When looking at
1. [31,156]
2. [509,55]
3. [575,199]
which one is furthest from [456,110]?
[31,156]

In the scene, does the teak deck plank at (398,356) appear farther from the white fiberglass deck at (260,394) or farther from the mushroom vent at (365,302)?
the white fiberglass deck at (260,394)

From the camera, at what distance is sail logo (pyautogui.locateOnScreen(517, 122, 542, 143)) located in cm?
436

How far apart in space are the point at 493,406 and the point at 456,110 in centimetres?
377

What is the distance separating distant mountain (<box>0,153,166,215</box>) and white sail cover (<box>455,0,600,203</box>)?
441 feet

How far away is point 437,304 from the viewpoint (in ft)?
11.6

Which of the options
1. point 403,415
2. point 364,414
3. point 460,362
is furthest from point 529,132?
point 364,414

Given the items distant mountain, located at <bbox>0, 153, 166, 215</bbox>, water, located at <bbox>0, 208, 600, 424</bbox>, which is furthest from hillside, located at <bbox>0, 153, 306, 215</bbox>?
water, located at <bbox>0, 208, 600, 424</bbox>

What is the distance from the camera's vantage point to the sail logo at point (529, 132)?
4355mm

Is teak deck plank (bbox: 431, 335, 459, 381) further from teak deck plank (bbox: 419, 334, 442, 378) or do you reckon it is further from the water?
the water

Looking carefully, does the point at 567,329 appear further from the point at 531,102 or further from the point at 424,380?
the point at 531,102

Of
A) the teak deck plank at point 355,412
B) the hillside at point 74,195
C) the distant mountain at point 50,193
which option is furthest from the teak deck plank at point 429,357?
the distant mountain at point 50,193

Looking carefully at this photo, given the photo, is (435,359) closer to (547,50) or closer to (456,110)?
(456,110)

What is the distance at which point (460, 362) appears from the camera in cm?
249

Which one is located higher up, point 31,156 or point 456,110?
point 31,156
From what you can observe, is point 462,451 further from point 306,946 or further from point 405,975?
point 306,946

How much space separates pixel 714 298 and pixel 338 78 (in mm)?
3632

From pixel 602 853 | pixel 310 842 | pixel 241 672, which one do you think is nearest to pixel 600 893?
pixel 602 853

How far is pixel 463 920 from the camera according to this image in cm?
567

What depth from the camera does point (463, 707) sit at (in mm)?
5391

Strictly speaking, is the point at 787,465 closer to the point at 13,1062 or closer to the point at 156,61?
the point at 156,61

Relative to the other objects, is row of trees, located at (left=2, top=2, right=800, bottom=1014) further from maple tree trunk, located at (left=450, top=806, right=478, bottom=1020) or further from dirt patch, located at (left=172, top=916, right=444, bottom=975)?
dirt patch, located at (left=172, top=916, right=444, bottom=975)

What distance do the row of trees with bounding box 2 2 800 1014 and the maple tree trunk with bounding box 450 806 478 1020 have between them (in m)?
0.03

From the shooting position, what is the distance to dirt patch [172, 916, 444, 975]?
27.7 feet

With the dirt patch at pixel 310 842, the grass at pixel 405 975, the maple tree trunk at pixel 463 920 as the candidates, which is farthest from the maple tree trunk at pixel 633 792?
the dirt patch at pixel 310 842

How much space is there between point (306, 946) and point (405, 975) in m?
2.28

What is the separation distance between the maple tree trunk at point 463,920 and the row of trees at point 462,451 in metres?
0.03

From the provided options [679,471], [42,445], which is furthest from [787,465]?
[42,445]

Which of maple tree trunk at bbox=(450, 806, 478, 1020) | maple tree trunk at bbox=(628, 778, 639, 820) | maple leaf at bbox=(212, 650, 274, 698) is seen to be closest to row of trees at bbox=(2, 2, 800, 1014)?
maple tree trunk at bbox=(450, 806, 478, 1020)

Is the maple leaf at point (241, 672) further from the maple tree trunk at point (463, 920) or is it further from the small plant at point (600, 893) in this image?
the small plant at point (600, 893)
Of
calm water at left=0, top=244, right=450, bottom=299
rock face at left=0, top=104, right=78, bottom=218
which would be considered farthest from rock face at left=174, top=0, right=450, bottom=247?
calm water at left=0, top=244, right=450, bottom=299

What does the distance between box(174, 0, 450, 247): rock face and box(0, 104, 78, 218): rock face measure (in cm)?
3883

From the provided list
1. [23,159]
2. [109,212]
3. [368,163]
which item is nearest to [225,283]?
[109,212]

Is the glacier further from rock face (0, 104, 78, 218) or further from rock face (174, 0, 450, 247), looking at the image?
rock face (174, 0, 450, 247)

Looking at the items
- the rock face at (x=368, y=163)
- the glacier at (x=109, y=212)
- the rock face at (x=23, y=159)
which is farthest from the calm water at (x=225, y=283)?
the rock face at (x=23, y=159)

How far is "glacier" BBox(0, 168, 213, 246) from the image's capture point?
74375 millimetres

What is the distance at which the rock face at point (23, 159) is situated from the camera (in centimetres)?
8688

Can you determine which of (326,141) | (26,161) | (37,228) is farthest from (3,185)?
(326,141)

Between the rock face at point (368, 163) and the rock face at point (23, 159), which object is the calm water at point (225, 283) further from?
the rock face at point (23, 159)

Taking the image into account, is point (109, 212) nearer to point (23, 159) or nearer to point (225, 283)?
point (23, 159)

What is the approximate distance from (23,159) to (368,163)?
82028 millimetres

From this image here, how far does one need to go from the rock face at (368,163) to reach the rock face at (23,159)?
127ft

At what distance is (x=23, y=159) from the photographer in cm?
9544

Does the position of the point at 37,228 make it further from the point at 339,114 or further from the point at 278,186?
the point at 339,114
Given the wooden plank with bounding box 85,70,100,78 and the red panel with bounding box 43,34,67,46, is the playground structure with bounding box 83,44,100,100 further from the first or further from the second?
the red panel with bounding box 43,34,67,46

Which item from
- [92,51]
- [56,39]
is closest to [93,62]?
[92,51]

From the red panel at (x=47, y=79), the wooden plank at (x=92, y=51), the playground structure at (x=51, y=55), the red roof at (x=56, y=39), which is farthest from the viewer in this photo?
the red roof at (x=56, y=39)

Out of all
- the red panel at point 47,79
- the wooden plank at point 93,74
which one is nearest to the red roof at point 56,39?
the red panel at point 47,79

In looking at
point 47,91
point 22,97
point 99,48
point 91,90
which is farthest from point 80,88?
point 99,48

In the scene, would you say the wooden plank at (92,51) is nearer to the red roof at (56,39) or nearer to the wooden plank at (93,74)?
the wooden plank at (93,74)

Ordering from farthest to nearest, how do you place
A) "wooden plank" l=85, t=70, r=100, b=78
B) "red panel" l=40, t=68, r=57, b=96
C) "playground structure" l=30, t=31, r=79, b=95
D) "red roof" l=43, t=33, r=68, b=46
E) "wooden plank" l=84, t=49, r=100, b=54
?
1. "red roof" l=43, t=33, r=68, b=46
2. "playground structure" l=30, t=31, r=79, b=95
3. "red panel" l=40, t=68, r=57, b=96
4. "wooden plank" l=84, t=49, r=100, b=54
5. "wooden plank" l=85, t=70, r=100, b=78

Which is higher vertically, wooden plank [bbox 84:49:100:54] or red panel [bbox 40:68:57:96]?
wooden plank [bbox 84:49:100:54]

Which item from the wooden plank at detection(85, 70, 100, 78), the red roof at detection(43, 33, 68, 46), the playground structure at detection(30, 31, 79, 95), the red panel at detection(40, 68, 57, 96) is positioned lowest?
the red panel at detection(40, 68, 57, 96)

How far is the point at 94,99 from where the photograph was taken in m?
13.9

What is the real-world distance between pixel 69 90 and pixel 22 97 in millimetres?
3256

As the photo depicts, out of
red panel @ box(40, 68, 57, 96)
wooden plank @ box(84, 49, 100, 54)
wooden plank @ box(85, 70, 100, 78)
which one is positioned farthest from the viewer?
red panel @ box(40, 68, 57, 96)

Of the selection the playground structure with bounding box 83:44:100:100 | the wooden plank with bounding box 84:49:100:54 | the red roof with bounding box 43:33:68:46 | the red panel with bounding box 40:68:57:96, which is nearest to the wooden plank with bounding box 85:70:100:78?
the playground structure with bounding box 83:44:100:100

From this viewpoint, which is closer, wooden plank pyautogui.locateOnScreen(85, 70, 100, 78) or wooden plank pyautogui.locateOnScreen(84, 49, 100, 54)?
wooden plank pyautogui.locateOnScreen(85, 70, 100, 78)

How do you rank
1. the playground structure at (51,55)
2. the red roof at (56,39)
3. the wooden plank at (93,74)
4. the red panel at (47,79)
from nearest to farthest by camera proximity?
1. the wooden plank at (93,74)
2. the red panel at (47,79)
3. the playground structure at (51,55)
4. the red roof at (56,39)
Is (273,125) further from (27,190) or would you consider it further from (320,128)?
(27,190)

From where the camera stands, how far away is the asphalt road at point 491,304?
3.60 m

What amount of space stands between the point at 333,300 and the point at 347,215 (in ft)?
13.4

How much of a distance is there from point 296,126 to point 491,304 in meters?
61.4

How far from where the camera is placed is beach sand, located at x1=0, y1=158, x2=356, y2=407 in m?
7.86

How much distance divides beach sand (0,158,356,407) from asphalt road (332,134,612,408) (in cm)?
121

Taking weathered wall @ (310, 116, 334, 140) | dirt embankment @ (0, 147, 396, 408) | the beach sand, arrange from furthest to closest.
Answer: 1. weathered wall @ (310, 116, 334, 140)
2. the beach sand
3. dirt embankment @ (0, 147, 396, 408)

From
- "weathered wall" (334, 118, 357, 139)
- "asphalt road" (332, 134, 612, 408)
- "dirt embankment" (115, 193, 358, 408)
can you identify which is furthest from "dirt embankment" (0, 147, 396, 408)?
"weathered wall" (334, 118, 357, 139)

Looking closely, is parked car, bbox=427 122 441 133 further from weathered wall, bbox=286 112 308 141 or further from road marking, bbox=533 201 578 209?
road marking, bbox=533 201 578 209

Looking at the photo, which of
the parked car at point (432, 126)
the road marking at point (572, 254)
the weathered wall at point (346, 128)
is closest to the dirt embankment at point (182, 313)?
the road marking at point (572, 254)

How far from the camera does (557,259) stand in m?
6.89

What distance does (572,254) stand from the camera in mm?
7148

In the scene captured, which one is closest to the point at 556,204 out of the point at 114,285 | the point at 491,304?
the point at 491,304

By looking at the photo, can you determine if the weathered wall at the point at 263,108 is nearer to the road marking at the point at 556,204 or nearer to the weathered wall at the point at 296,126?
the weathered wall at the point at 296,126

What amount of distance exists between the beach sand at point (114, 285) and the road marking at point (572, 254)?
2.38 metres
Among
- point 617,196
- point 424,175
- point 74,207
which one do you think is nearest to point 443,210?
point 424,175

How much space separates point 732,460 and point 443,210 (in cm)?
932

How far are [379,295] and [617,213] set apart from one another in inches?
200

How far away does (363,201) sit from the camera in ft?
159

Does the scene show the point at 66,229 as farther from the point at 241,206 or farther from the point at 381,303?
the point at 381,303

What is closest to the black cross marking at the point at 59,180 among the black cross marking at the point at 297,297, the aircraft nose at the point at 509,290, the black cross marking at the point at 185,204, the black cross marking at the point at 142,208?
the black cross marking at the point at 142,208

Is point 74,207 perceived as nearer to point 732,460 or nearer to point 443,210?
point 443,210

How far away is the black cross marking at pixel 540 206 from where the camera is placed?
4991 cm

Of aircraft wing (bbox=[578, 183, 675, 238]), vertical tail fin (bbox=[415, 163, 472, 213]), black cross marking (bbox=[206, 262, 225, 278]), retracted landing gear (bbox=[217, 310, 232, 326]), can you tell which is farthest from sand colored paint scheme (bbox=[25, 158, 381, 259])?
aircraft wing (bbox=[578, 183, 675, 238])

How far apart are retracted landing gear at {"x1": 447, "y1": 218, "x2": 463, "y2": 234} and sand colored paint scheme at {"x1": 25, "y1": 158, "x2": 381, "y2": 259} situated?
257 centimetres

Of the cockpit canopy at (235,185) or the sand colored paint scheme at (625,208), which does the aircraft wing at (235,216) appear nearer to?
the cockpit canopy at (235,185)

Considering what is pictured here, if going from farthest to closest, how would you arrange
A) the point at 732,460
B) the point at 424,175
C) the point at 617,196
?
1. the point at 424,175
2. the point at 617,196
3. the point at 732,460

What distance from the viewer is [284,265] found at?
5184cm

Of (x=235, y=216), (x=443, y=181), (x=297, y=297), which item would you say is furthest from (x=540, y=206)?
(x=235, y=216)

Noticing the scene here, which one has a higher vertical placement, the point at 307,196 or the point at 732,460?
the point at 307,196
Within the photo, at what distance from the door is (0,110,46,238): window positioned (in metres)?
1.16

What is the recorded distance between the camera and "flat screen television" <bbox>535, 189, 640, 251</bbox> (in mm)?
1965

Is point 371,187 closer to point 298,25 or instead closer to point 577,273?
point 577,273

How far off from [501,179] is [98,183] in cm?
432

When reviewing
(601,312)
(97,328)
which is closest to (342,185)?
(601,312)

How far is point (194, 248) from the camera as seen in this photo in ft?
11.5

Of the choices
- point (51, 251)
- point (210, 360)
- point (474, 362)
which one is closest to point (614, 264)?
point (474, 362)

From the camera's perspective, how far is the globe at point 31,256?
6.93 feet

------------------------

WHAT THIS TASK INVOLVES | Quote exactly the line containing "Within the photo, at" and every later line through the end of the listing, and no other lines.

REPLY |
Within the photo, at what distance from the door is (0,110,46,238): window positioned (in metres)?
1.16

What is the recorded distance between the camera and "flat screen television" <bbox>535, 189, 640, 251</bbox> (in mm)?
1965

Is point 371,187 closer to point 298,25 or instead closer to point 577,273?
point 577,273

How far off from [501,179] is [98,183] in cm?
432

When reviewing
(601,312)
(97,328)
which is closest to (342,185)?
(601,312)

How far is point (194, 248) from the camera as seen in this photo in ft?
11.5

Of the choices
- point (51, 251)
- point (210, 360)
- point (474, 362)
which one is closest to point (614, 264)?
point (474, 362)

From the camera's perspective, how far is the globe at point 31,256?
6.93 feet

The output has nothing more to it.